The Variscan Orogeny From about 320 to 290 million years ago, more continents were bashing into each other. Geologists refer to this event as the Variscan Orogeny. As a result of the Variscan Orogeny, another mountain chain sprang up to the south which altered the rocks of Cork. When continents collide, a lot of dramatic things happen: ocean floors and deep rocks are pushed up onto land, rocks layers are compressed and heated and, more relevant to Cork, solid rock starts moving, bending, folding and breaking dramatically.

The folding of the rock layers of Cork City due to the Variscan Orogeny took millions of years, but was an immensely powerful event nonetheless.

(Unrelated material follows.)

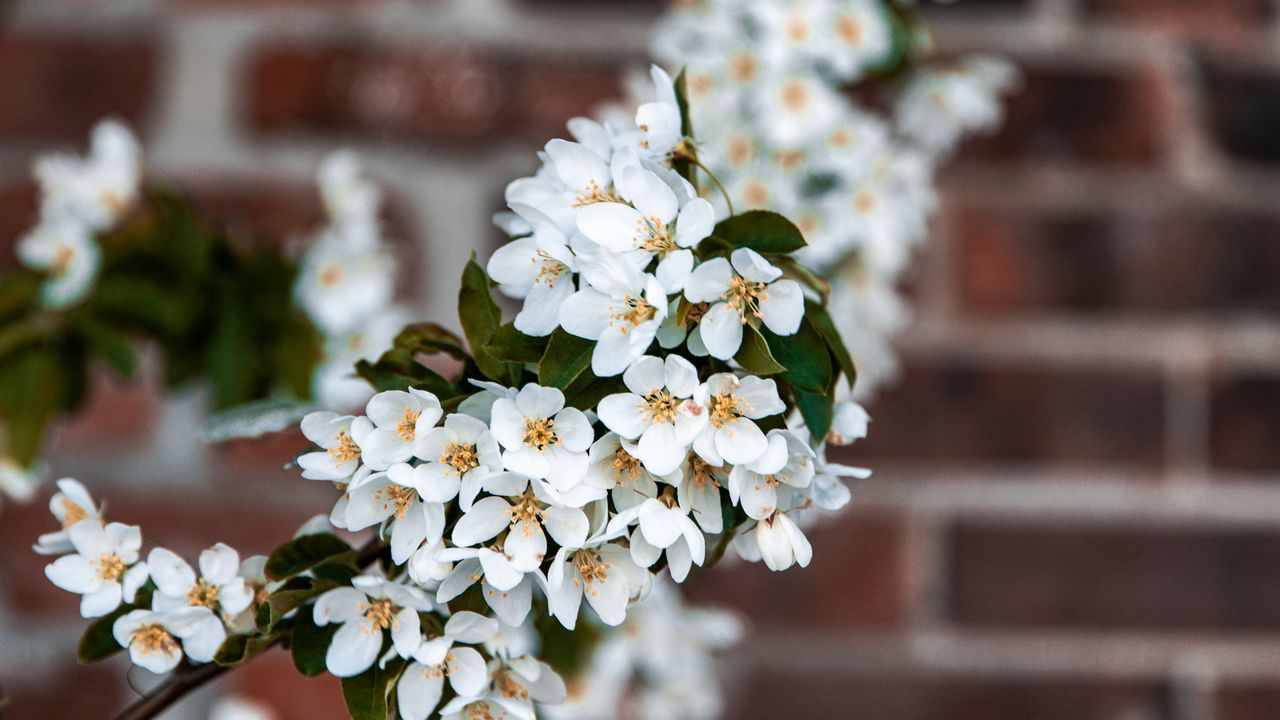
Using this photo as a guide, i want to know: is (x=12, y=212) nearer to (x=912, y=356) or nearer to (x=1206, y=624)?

This folding took place over many millions of years and would have caused many earthquakes. We see this today as the huge folds and faults in the rocks of Cork, and it gives the rocks in Cork City their characteristic appearance. These appear on different scales: across the entire county, the folds on the scale of kilometres make rock layers dip up and down across the landscape like waves. On a smaller scale in Cork City, we see geological folds on the scale of several metres. Finally on a human-sized scale, we see smaller folds and also linear/planar textures in the rock known as cleavage. These textures can be compared to the look of elongated grains in wood. The directions that the cleavage textures tell geologists in from which direction the rocks were deformed. Eventually, the continents stopped colliding and Cork was now part of an even bigger continent. Actually, this was a supercontinent called Pangea and it was made up of nearly every other current continent.